5. The assembly method according to any one of claims 1 to 4, wherein the curing temperature of the glue layer is 90 ℃ to 200 ℃;

optionally, the material of the glue layer comprises one or more of epoxy resin and phenolic resin;

optionally, the material of the substrate includes one or more of PI, PET, PEN, PEEK and PPS.

6. The assembly method according to any one of claims 1 to 4, wherein the catalyst coating film comprises a proton exchange film, a first catalyst layer and a second catalyst layer respectively arranged at two sides of the proton exchange film, the projection of the first catalyst layer and the projection of the second catalyst layer are both in the range of the proton exchange film, the proton exchange film is attached to the adhesive layer, and the second catalyst layer is attached to the second gas diffusion layer;

optionally, the proton exchange membrane comprises one or more of a perfluorosulfonic acid resin homogeneous membrane, an enhanced perfluorosulfonic acid resin membrane, a hydrocarbon sulfonic acid resin homogeneous membrane and an enhanced hydrocarbon sulfonic acid resin membrane;

optionally, the first gas diffusion layer and the second gas diffusion layer each independently comprise one or more of carbon fiber paper, carbon fiber non-woven fabric, and carbon black paper.
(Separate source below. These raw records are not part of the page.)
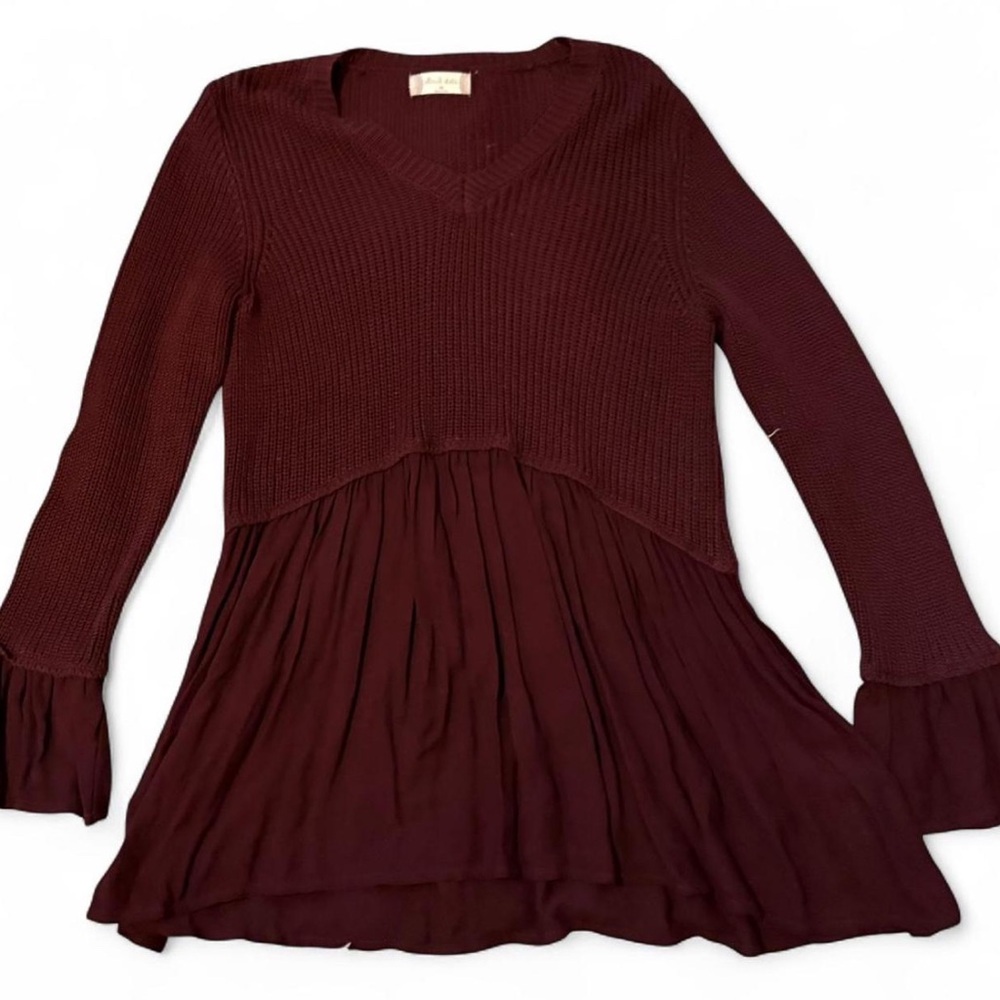 Altar’d State Burgundy Long Sleeve Knit Sweater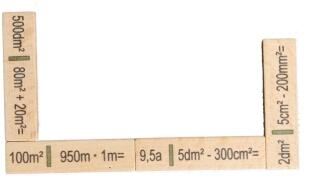 Holzspielzeug - Lernspielzeug Rechendomino Flächen - BxHxT 20x16,5x3cm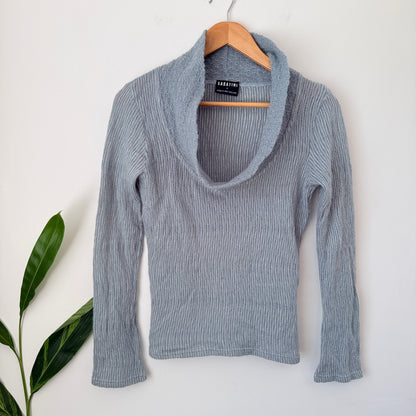 Sabatini Pale Blue Cowl Neck Mohair Blend Knit Size S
7. The method of assembly of claim 6, wherein the substrate is provided with a hollowed out area, a projection of the hollowed out area is within a range of the first catalyst layer, and a projection of the hollowed out area is within a range of the second catalyst layer.

8. The method of assembling of claim 6, wherein the first gas diffusion layer, the second gas diffusion layer, the proton exchange membrane, and the frame membrane are each rectangular;

optionally, each side length of the first gas diffusion layer is 10 mm-40 mm larger than the corresponding side length of the proton exchange membrane;

optionally, each side length of the second gas diffusion layer is 10 mm-40 mm greater than the corresponding side length of the proton exchange membrane;

optionally, each side of the second gas diffusion layer is attached to the corresponding adhesive layer of the frame film with a width of 5 mm-20 mm;

optionally, the first gas diffusion layer has the same size as the second gas diffusion layer.

9. The assembly method of any one of claims 1-4, wherein center points of the bipolar plate, the first gas diffusion layer, the frame film, the catalyst coated film, and the second gas diffusion layer are collinear;

optionally, the projection of the first gas diffusion layer, the projection of the bezel film, the projection of the catalyst coated film, and the projection of the second gas diffusion layer are all within the range of the bipolar plate.

10. A fuel cell stack, characterized in that the fuel cell stack is assembled by the assembly method according to any one of claims 1 to 9.